Le dispositif d’affichage environnemental entre en application ce mercredi sur le territoire français, constituant une première européenne dans le domaine textile. Ce système évalue les vêtements selon leurs conséquences écologiques, matérialisées par un score numérique où un chiffre élevé correspond à un impact environnemental important. Le calcul intègre divers paramètres, notamment la consommation hydrique, les émissions de gaz à effet de serre, la toxicité des matériaux, les possibilités de réparation ou recyclage, ainsi qu’un coefficient spécifique dédié à la fast fashion.
Plusieurs enseignes ont anticipé cette démarche volontaire, à l’instar de la marque 1083 qui présente déjà les performances écologiques de ses jeans dans sa boutique parisienne. Son fondateur souligne la nécessité de démocratiser cet indicateur pour en faire un référentiel incontournable. Le gouvernement français a opté pour une mise en œuvre progressive, laissant à l’Union européenne le temps de finaliser sa propre réglementation en la matière avant d’envisager une obligation généralisée.

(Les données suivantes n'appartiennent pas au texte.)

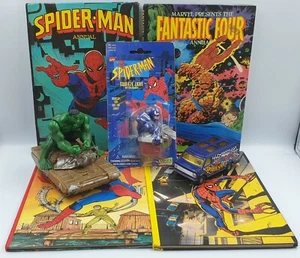 MARVEL SUPERHEROES: FANTÁSTICOS CUATRO, SPIDER-MAN, HULK ANUALES, PAQUETE DE MODELOS - Imagen 1 de 12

La complexité du calcul réside dans la traçabilité des chaînes d’approvisionnement multinationales. Certaines entreprises comme 1083 bénéficient d’une transparence accrue grâce à une production localisée, tandis que d’autres, telles que Cyrillus, reconnaissent la difficulté d’améliorer simultanément tous les critères. Cette dernière explore plusieurs leviers d’action, incluant l’optimisation du transport, l’incorporation de coton biologique et la simplification des compositions pour favoriser le recyclage.
L’équilibre économique reste une préoccupation majeure. Les dirigeants concernés affirment concilier responsabilité écologique et viabilité commerciale, sans répercussion systématique sur les prix de vente. Cependant, l’investissement requis pour certifier les collections représente un défi financier, certaines marques évoquant des coûts significatifs pour évaluer l’ensemble de leurs références.
Les autorités précisent que les données communiquées par les entreprises seront soumises à vérification. Le ministère considère cet outil comme un double levier, à la fois informatif pour les acheteurs et incitatif pour les industriels dans leur démarche d’écoconception. Une cinquantaine de marques devraient avoir adopté le système d’ici 2025-2026, selon les estimations gouvernementales.